■ **RECORDS FOR THIS EXERCISE**
◇ ◇ ◇

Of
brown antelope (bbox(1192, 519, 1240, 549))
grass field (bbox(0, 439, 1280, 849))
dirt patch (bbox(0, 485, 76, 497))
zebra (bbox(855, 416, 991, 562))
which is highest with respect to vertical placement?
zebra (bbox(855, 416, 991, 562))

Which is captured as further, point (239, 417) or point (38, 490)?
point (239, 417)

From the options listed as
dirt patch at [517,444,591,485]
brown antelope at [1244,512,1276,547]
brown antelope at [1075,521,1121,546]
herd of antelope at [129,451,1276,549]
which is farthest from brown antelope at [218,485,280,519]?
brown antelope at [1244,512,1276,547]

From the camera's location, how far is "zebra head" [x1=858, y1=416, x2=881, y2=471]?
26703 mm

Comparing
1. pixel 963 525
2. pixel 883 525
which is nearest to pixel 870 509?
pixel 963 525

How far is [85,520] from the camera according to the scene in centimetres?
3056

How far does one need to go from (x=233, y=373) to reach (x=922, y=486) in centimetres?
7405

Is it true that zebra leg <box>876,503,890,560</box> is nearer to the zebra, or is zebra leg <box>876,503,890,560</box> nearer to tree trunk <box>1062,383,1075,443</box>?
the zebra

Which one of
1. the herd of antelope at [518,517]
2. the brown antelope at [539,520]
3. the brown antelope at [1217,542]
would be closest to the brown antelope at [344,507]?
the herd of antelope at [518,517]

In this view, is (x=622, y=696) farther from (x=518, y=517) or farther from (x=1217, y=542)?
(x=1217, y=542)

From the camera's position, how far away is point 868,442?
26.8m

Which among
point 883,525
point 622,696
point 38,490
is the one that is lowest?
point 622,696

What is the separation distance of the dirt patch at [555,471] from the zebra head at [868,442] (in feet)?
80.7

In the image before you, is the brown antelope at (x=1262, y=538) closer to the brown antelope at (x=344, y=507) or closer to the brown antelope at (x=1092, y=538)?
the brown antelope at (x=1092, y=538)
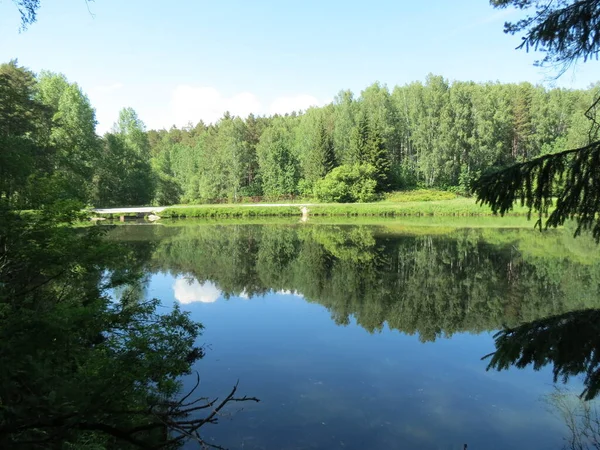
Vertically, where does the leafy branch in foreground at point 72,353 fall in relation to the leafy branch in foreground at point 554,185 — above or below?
below

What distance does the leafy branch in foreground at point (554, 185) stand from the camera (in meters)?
3.55

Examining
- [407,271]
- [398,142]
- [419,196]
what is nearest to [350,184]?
[419,196]

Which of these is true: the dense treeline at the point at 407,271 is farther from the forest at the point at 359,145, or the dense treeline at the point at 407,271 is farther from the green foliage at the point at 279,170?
the green foliage at the point at 279,170

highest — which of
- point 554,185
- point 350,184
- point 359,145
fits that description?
point 359,145

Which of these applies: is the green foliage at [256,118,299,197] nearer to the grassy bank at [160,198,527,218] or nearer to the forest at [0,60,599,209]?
the forest at [0,60,599,209]

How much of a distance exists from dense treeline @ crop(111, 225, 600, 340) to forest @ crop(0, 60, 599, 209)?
65.4 feet

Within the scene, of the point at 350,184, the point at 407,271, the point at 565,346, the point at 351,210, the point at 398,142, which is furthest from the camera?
the point at 398,142

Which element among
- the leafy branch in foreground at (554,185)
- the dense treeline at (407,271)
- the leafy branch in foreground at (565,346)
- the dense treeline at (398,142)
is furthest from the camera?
the dense treeline at (398,142)

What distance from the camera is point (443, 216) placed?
4447 centimetres

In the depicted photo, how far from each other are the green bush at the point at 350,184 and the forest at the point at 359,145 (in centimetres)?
13

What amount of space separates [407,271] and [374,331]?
7.65m

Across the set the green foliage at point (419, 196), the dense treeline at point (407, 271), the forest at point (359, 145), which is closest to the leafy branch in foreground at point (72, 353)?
the dense treeline at point (407, 271)

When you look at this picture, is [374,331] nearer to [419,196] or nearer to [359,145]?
[419,196]

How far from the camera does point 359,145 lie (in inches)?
2158
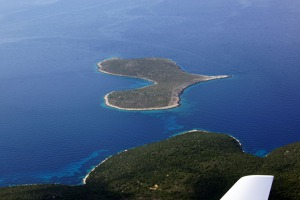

◇ ◇ ◇

■ **WRITTEN INSTRUCTION**
Retype all of the items above word for word, leaving out the pictures.

■ **RESULT FOR THIS TASK**
Of
brown antelope (bbox(1192, 519, 1240, 549))
grass field (bbox(0, 439, 1280, 849))
dirt patch (bbox(0, 485, 76, 497))
zebra (bbox(855, 416, 991, 562))
which is highest with respect to vertical placement?
zebra (bbox(855, 416, 991, 562))

Which is captured as further, point (239, 417) or point (38, 490)?
point (239, 417)

From the options listed as
dirt patch at [517,444,591,485]
brown antelope at [1244,512,1276,547]
brown antelope at [1075,521,1121,546]
herd of antelope at [129,451,1276,549]
which is farthest from brown antelope at [218,485,280,519]?
brown antelope at [1244,512,1276,547]

From the camera's location, how far is "zebra head" [x1=858, y1=416, x2=881, y2=471]?
26703 mm

Comparing
1. pixel 963 525
2. pixel 883 525
which is nearest to pixel 870 509?
pixel 963 525

How far is [85,520] from the camera according to the scene in centimetres?
3056

How far does one need to go from (x=233, y=373) to reach (x=922, y=486) in centimetres?
7405

Is it true that zebra leg <box>876,503,890,560</box> is nearer to the zebra, or is zebra leg <box>876,503,890,560</box> nearer to tree trunk <box>1062,383,1075,443</box>?
the zebra

Which one of
1. the herd of antelope at [518,517]
2. the brown antelope at [539,520]
3. the brown antelope at [1217,542]
would be closest to the brown antelope at [344,507]?
the herd of antelope at [518,517]

In this view, is (x=622, y=696) farther from (x=518, y=517) or farther from (x=1217, y=542)?
(x=1217, y=542)

From the camera's position, how far away is point 868,442?
26.8m

Which among
point 883,525
point 622,696
point 38,490
is the one that is lowest?
point 622,696

What is the separation distance of the dirt patch at [555,471] from the zebra head at [868,442] (in feet)?
80.7

In the image before you, is the brown antelope at (x=1262, y=538) closer to the brown antelope at (x=344, y=507) or closer to the brown antelope at (x=1092, y=538)?
the brown antelope at (x=1092, y=538)
Vertically, where does the leafy branch in foreground at point 72,353 fall in relation to the leafy branch in foreground at point 554,185 — above or below?
below

What distance does the leafy branch in foreground at point (554, 185) stand from the camera (in meters)?
3.55

Examining
- [407,271]
- [398,142]
- [419,196]
what is nearest to [350,184]?
[419,196]

Which of these is true: the dense treeline at the point at 407,271 is farther from the forest at the point at 359,145, or the dense treeline at the point at 407,271 is farther from the green foliage at the point at 279,170?
the green foliage at the point at 279,170

highest — which of
- point 554,185
- point 350,184
- point 359,145
fits that description?
point 359,145

Which of these applies: is the green foliage at [256,118,299,197] nearer to the grassy bank at [160,198,527,218] or nearer to the forest at [0,60,599,209]?
the forest at [0,60,599,209]

How much of a distance exists from dense treeline @ crop(111, 225, 600, 340) to forest @ crop(0, 60, 599, 209)?
65.4 feet

Within the scene, of the point at 350,184, the point at 407,271, the point at 565,346, the point at 351,210, the point at 398,142, which is furthest from the camera?
the point at 398,142

Which element among
- the leafy branch in foreground at (554,185)
- the dense treeline at (407,271)
- the leafy branch in foreground at (565,346)
- the dense treeline at (398,142)
is furthest from the camera?
the dense treeline at (398,142)

What distance from the camera is point (443, 216) placed?
4447 centimetres

In the depicted photo, how far from each other are the green bush at the point at 350,184 and the forest at the point at 359,145 (in centimetres)?
13

What amount of space separates [407,271] and [374,331]?
7.65m

Across the set the green foliage at point (419, 196), the dense treeline at point (407, 271), the forest at point (359, 145), which is closest to the leafy branch in foreground at point (72, 353)?
the dense treeline at point (407, 271)

When you look at this picture, is [374,331] nearer to [419,196] or nearer to [359,145]?
[419,196]

How far from the camera does point 359,145 lie (in inches)?
2158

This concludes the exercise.